[[ PROVIDED MATERIAL open ]]

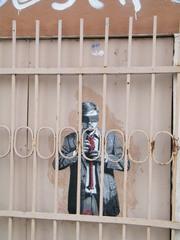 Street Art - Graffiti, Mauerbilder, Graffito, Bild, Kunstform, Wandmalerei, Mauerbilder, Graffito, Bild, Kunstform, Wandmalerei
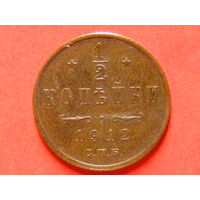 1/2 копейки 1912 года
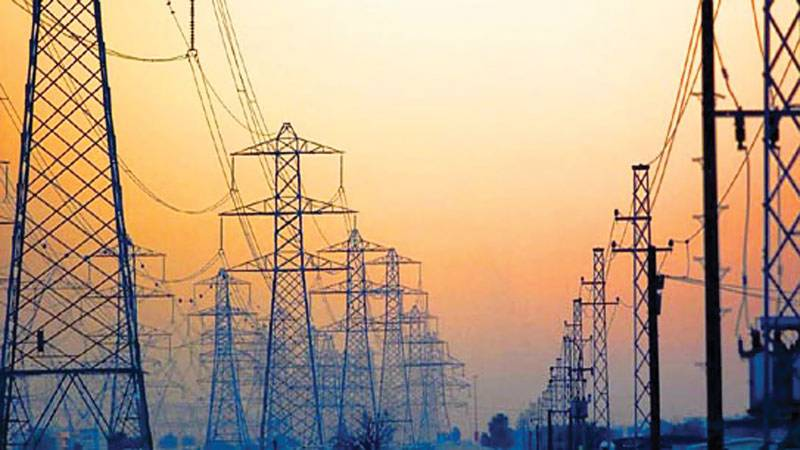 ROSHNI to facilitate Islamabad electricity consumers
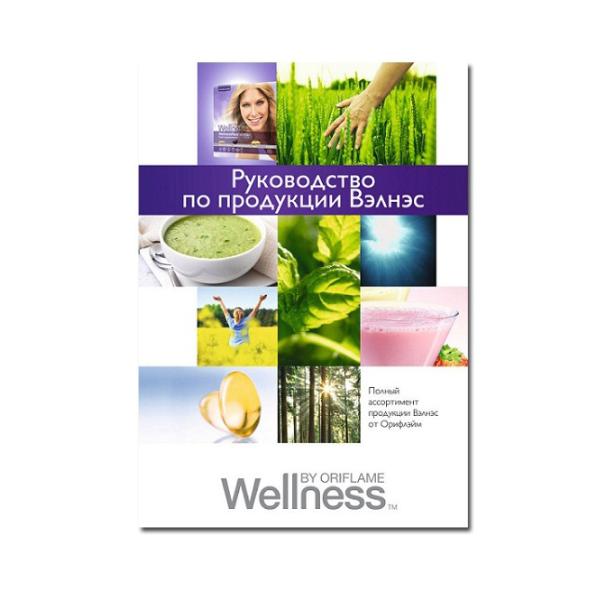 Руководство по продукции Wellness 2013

[[ PROVIDED MATERIAL closed ]]
[[ PROVIDED MATERIAL open ]]

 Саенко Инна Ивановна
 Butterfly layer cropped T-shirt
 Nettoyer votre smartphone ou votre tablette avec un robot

[[ PROVIDED MATERIAL closed ]]

● **HOW TO COMPLETE THIS TASK**: Beginning with the line above that contains "Butterfly layer cropped T-shirt", copy each line exactly up to and including the line that contains "Nettoyer votre smartphone", and go no further.

● **RESULT OF THE EXERCISE**:
 Butterfly layer cropped T-shirt
 Nettoyer votre smartphone ou votre tablette avec un robot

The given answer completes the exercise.